== What you should do ==
Please write these entries out again, changing every "red toothbrush bristles" to "toothbrush head" and leaving everything else unchanged.

[Items listed in a dataset]
╔══
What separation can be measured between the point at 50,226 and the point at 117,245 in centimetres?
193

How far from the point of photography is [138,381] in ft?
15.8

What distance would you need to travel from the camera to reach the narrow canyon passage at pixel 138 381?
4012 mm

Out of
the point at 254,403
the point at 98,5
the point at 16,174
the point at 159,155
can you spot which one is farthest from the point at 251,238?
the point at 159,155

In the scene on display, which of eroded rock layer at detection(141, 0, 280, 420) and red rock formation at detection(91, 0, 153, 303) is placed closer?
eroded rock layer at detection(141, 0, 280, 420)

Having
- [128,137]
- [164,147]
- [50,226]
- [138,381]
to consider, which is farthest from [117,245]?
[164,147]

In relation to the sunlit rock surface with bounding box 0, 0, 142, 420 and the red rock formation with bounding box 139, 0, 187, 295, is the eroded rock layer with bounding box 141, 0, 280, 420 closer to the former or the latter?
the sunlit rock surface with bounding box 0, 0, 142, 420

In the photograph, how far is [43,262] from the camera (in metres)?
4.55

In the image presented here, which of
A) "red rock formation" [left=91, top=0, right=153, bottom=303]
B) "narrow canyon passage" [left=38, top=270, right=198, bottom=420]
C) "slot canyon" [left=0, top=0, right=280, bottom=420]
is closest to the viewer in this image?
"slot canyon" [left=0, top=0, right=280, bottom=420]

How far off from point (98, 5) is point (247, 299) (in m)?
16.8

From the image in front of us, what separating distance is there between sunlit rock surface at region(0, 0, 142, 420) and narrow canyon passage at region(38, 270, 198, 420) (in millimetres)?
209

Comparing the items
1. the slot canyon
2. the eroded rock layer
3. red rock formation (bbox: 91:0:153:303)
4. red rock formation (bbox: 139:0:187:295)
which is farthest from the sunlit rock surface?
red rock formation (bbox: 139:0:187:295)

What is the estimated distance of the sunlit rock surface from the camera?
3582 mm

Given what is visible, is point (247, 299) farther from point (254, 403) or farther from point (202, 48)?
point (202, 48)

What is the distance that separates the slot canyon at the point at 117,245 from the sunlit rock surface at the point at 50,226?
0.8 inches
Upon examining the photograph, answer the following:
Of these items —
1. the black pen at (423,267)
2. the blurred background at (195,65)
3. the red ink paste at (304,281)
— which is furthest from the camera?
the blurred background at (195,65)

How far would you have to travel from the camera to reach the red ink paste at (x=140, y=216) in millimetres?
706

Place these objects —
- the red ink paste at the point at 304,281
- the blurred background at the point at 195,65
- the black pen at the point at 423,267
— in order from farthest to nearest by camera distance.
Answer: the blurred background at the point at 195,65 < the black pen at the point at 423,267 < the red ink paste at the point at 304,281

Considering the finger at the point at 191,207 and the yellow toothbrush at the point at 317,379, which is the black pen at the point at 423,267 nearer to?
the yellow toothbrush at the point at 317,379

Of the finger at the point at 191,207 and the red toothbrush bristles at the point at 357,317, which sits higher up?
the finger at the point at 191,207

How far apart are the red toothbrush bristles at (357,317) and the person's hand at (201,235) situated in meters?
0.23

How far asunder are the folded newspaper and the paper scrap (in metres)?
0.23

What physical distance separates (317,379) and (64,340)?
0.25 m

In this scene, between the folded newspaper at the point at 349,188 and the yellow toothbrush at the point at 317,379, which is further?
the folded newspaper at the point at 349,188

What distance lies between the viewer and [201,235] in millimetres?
╚══
== Solution for this task ==
What separation can be measured between the point at 50,226 and the point at 117,245 in centimetres?
193

How far from the point of photography is [138,381] in ft?
15.8

What distance would you need to travel from the camera to reach the narrow canyon passage at pixel 138 381?
4012 mm

Out of
the point at 254,403
the point at 98,5
the point at 16,174
the point at 159,155
can you spot which one is farthest from the point at 251,238?
the point at 159,155

In the scene on display, which of eroded rock layer at detection(141, 0, 280, 420) and red rock formation at detection(91, 0, 153, 303) is placed closer?
eroded rock layer at detection(141, 0, 280, 420)

Having
- [128,137]
- [164,147]
- [50,226]
- [138,381]
to consider, which is farthest from [117,245]?
[164,147]

In relation to the sunlit rock surface with bounding box 0, 0, 142, 420 and the red rock formation with bounding box 139, 0, 187, 295, is the eroded rock layer with bounding box 141, 0, 280, 420 closer to the former or the latter?
the sunlit rock surface with bounding box 0, 0, 142, 420

In the photograph, how far is [43,262] from the camera (in metres)?
4.55

In the image presented here, which of
A) "red rock formation" [left=91, top=0, right=153, bottom=303]
B) "narrow canyon passage" [left=38, top=270, right=198, bottom=420]
C) "slot canyon" [left=0, top=0, right=280, bottom=420]
is closest to the viewer in this image?
"slot canyon" [left=0, top=0, right=280, bottom=420]

How far off from point (98, 5) is point (247, 299) (in m)?
16.8

From the image in front of us, what separating distance is there between sunlit rock surface at region(0, 0, 142, 420) and narrow canyon passage at region(38, 270, 198, 420) (in millimetres)?
209

Comparing the items
1. the slot canyon
2. the eroded rock layer
3. red rock formation (bbox: 91:0:153:303)
4. red rock formation (bbox: 139:0:187:295)
which is farthest from the sunlit rock surface?
red rock formation (bbox: 139:0:187:295)

What is the estimated distance of the sunlit rock surface from the camera?
3582 mm

Given what is visible, is point (247, 299) farther from point (254, 403) or farther from point (202, 48)?
point (202, 48)

What is the distance that separates the slot canyon at the point at 117,245 from the sunlit rock surface at the point at 50,226?
0.8 inches
Upon examining the photograph, answer the following:
Of these items —
1. the black pen at (423,267)
2. the blurred background at (195,65)
3. the red ink paste at (304,281)
— which is furthest from the camera?
the blurred background at (195,65)

How far would you have to travel from the camera to reach the red ink paste at (x=140, y=216) in millimetres?
706

Place these objects —
- the red ink paste at the point at 304,281
- the blurred background at the point at 195,65
- the black pen at the point at 423,267
— in order from farthest to nearest by camera distance.
Answer: the blurred background at the point at 195,65 < the black pen at the point at 423,267 < the red ink paste at the point at 304,281

Considering the finger at the point at 191,207 and the yellow toothbrush at the point at 317,379, which is the black pen at the point at 423,267 nearer to?
the yellow toothbrush at the point at 317,379

Of the finger at the point at 191,207 and the toothbrush head at the point at 357,317, which sits higher up?
the finger at the point at 191,207

How far apart are the toothbrush head at (357,317) and the person's hand at (201,235) situated in meters?
0.23

How far asunder are the folded newspaper and the paper scrap (in metres)?
0.23

What physical distance separates (317,379) and (64,340)?
0.25 m

In this scene, between the folded newspaper at the point at 349,188 and the yellow toothbrush at the point at 317,379, which is further?
the folded newspaper at the point at 349,188

What distance lies between the viewer and [201,235] in millimetres?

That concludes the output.